3) occorre fare i conti con la convergenza degli strumenti. Prima era il web, poi la webtv, poi i social e ora il real time. Questo cambia il modo non solo di fare informazione, ma anche di poter far business. Lillo Montalto, in un recentissimo ebook appena uscito, ha messo in evidenza questo ultimo punto grazie alla sua esperienza in una società, Scribble, che fa del real time il suo core business
4) occorre fare propria la cultura digitale, come dice Mario Tedeschini Lalli. Sembra una banalità, ma non lo è perché richiede una flessibilità e un continuo livello di aggiornamento a cui nessuno è abituato, nemmeno chi ci vive da sempre come quelli di Varesenews.
5) la soluzione non sarà nel mobile anche se questo oggi è imprescindibile.
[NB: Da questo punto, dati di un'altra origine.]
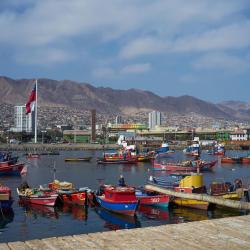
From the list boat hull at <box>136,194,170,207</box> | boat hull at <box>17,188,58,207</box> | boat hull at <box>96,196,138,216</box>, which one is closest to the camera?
boat hull at <box>96,196,138,216</box>

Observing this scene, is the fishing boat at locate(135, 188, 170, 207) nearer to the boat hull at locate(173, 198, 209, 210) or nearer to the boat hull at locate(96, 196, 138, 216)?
the boat hull at locate(173, 198, 209, 210)

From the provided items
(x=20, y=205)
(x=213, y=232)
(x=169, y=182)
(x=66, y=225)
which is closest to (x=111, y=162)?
(x=169, y=182)

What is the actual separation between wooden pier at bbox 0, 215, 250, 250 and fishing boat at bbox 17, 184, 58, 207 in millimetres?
17633

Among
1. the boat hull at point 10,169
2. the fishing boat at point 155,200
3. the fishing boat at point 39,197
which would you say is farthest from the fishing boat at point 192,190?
the boat hull at point 10,169

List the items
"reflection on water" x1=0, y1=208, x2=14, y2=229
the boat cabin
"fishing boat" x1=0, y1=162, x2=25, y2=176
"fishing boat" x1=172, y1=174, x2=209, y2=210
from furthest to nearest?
1. "fishing boat" x1=0, y1=162, x2=25, y2=176
2. "fishing boat" x1=172, y1=174, x2=209, y2=210
3. the boat cabin
4. "reflection on water" x1=0, y1=208, x2=14, y2=229

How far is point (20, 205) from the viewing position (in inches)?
1257

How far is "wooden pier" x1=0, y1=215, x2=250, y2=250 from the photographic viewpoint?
12211 mm

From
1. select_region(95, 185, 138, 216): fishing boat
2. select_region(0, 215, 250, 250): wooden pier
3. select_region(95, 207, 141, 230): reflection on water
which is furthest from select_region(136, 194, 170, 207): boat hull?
select_region(0, 215, 250, 250): wooden pier

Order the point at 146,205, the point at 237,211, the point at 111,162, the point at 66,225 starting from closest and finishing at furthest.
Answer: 1. the point at 66,225
2. the point at 237,211
3. the point at 146,205
4. the point at 111,162

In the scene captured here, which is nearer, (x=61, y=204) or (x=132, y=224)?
(x=132, y=224)

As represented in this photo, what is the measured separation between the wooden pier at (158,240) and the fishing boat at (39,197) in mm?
17633

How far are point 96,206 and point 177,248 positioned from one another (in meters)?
19.6

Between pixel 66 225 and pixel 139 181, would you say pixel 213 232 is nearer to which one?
pixel 66 225

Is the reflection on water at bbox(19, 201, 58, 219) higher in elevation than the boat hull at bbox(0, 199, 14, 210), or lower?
lower
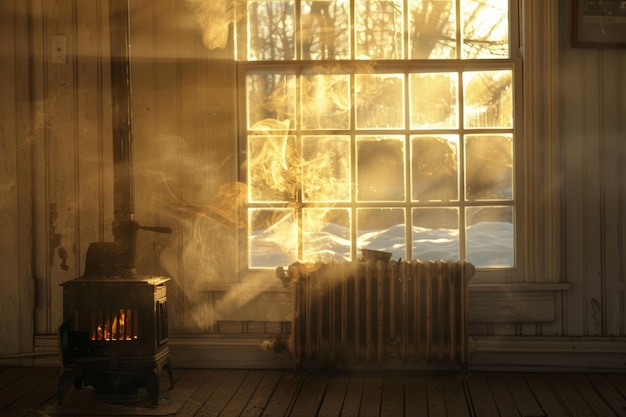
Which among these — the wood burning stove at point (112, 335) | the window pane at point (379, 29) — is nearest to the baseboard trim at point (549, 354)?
the window pane at point (379, 29)

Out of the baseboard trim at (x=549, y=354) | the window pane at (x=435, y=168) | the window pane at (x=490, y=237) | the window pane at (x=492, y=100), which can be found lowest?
the baseboard trim at (x=549, y=354)

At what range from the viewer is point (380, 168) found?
5.05m

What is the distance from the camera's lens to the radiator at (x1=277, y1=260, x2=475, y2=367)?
471 centimetres

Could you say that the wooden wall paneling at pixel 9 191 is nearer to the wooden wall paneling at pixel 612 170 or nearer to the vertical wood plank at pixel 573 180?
the vertical wood plank at pixel 573 180

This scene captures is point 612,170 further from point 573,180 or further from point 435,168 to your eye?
point 435,168

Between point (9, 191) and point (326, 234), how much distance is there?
1.97 metres

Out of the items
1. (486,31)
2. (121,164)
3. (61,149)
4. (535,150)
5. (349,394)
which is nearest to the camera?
(349,394)

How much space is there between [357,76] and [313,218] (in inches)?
35.4

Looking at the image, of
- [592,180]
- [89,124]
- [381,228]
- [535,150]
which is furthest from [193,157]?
[592,180]

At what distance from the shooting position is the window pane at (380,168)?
198 inches

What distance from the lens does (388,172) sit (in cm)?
504

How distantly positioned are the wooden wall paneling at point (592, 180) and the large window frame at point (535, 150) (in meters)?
0.19

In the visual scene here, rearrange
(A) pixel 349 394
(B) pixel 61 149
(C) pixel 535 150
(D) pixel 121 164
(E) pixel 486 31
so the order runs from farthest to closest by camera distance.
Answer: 1. (B) pixel 61 149
2. (E) pixel 486 31
3. (C) pixel 535 150
4. (D) pixel 121 164
5. (A) pixel 349 394

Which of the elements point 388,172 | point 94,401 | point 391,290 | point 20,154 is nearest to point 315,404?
point 391,290
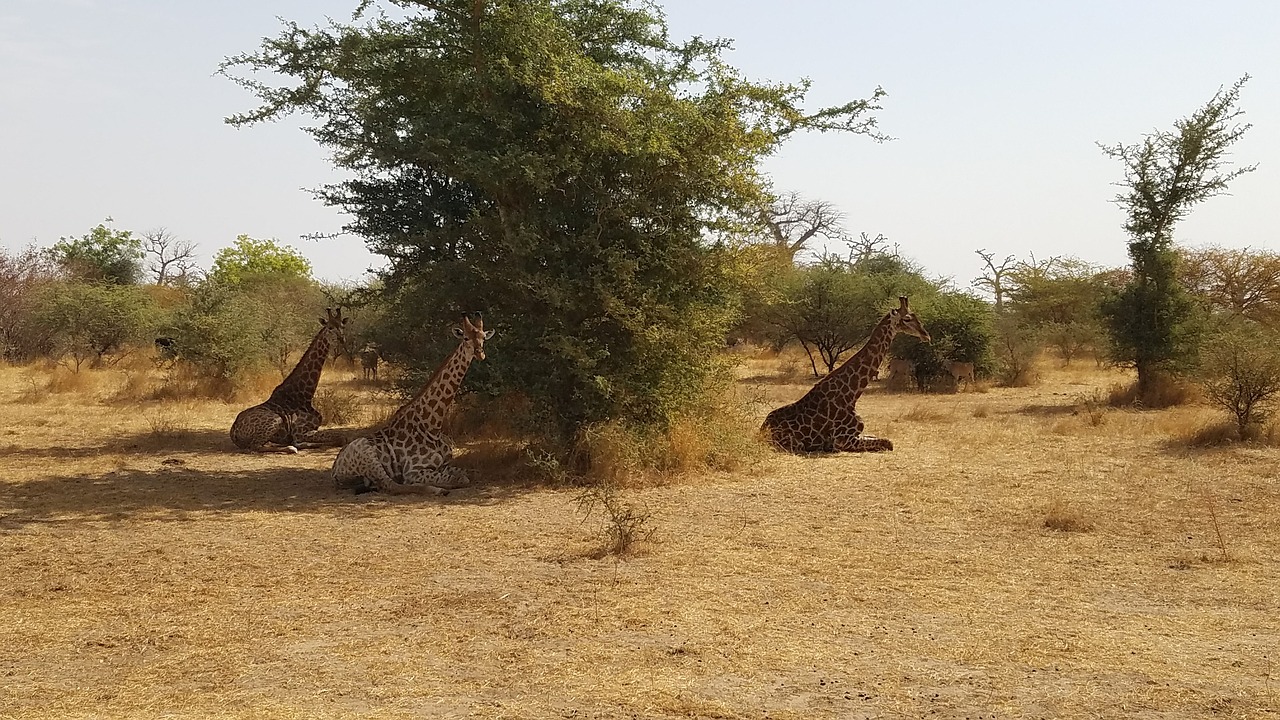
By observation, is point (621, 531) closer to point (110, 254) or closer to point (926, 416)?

Varesenews in quattro anni è passato dal 2,4 al 27% di visite da device mobile a cui poi si somma il traffico delle app. Riprenderò questo punto perché questo post è già troppo lungo;
6) diversificazioni del business con progetti "ibridi". Occorre esser presenti sul territorio avendo una sezione del lavoro dedicata anche a prodotti di comunicazione.
7) praticare l'umiltà, la creatività e anche un po' di eresia. Purtroppo il cammino per arrivare a regolarizzare il lavoro per noi è stato lungo e faticoso, però abbiamo dieci giornalisti professionisti e due lo diventeranno presto. Perché, malgrado tutto, facciamo anche i praticantati veri.
8) giornale a pagamento. Anche qui si possono praticare ipotesi "ibride" che non contemplino solo il paypall del caso. Ne riparliamo perché anche questo richiede un lungo e articolato ragionamento.
Gli stimoli di oggi e degli ultimi tempi mi mettono di fronte alla responsabilità di impegnarmi maggiormente per contribuire allo sviluppo di una seria riflessione. Ci penserò e cercherò di uscire di più dal "guscio varesino", ben sapendo però che il lavoro concreto non è una scusa, ma una delle ragioni del perché spesso non si viene correttamente considerati. Ma questo è anch'esso un altro discorso.